(Text excerpt begins)
There are a number of useful policy responses to collateral shocks of this kind. The problem is that firms don’t have enough collateral. Suppose that the government gives Treasury debt to all firms. Those with good projects now have a source of funding: They can sell their Treasury debt (or borrow against it). Of course, creating this new Treasury debt means that the government must tax in the future. However, as long as the credit constraint is sufficiently tight, the social losses created by this taxation are less than the gains generated by loosening the firms’ borrowing constraints.1
On the other hand, some seemingly useful policy responses are ineffective. Lowering the fed funds rate (and thereby the real interest rate) cannot generate more investment. Loan demand is constrained by the availability of collateral, not by the cost of funds to borrowers. Indeed, the above policy response (handing out more government debt to firms) necessarily raises interest rates.
Banks are firms, and so a good response may well require handing out Treasury debt to banks. Nonetheless, it may not be effective to give Treasury debt only to banks (as opposed to all firms). Banks will not be able to use this source of funds to make loans if firms are collateral-constrained.
Firms may have private information about their projects or their collateral. This private information confronts lenders with an extra form of risk and constrains their willingness to lend. Correspondingly, increases in private information lead to falls in the amount of lending and to spikes in the spreads between corporate lending rates and default-free Treasuries. Indeed, in extremis, private information problems can actually shut down lending entirely.
The government’s ability to respond to this friction depends critically on its level of information. If a government has no more information than lenders, then the government must lose money on any program that seeks to expand the scope of lending. (If this were not true, then lenders would have adopted that same program.) At least in this sense, taxpayers are made worse off by government interventions.
However, in some markets, governments may well have superior information to lenders. For example, through the bank supervision process, the Federal Reserve acquires a great deal of information that is not shared with markets. With this extra information, the Federal Reserve can safely lend through the discount window to potential borrowers at a lower rate than the borrowers would receive in private markets. There is a valuable synergy between the Fed’s role in bank supervision and its ability to intervene usefully in interbank lending markets.
(Text excerpt ends)
(Dataset excerpt begins)
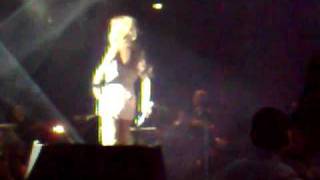 PAOLA live pili axiou edw se thelw kardia mou [upl. by Llerrom]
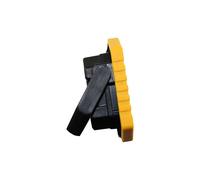 CAT CT3545 LED à batterie 500 lm 350 g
(Dataset excerpt ends)
## Assignment:
Duplicate the passage on collateral and lending policy, starting at "Banks are firms, and" and ending at "down lending entirely.". The lines have nothing to do with the text.

## Task response:
Banks are firms, and so a good response may well require handing out Treasury debt to banks. Nonetheless, it may not be effective to give Treasury debt only to banks (as opposed to all firms). Banks will not be able to use this source of funds to make loans if firms are collateral-constrained.
Firms may have private information about their projects or their collateral. This private information confronts lenders with an extra form of risk and constrains their willingness to lend. Correspondingly, increases in private information lead to falls in the amount of lending and to spikes in the spreads between corporate lending rates and default-free Treasuries. Indeed, in extremis, private information problems can actually shut down lending entirely.